THE DATA:
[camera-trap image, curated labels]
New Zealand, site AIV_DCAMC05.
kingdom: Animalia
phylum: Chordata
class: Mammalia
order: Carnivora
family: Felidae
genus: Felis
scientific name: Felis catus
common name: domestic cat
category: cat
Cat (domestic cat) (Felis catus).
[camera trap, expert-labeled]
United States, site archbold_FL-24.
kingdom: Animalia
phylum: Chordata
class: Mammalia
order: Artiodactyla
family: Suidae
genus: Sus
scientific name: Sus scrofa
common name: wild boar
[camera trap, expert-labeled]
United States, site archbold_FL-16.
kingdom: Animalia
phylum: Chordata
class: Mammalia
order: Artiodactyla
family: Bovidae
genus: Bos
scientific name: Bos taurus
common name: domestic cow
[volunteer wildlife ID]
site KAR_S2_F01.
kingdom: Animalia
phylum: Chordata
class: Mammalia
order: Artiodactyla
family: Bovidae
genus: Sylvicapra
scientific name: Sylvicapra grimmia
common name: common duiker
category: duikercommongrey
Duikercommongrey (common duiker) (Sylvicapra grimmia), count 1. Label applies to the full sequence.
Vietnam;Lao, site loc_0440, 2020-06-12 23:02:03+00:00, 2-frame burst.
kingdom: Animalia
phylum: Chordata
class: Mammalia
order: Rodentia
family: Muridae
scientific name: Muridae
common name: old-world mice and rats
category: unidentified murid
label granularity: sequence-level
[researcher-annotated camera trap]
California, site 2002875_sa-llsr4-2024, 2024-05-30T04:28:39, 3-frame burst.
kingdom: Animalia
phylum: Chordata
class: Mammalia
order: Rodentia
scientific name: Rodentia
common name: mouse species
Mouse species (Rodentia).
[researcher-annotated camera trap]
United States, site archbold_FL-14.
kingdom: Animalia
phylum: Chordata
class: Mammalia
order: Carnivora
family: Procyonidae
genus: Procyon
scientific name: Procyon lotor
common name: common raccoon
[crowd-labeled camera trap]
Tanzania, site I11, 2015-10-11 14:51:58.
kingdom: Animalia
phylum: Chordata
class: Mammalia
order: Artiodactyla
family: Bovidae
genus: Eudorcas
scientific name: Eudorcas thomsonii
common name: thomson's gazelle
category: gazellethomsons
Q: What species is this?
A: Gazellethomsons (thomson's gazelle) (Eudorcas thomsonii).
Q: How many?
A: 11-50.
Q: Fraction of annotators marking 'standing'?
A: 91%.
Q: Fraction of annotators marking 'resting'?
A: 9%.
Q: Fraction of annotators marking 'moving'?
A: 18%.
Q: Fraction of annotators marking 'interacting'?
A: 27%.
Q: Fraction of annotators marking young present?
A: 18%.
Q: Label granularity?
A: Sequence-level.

TASK OBJECTIVE:
Using the data above, return every line that contains the string "burst".

ANSWER TO THE PROBLEM:
Vietnam;Lao, site loc_0440, 2020-06-12 23:02:03+00:00, 2-frame burst.
California, site 2002875_sa-llsr4-2024, 2024-05-30T04:28:39, 3-frame burst.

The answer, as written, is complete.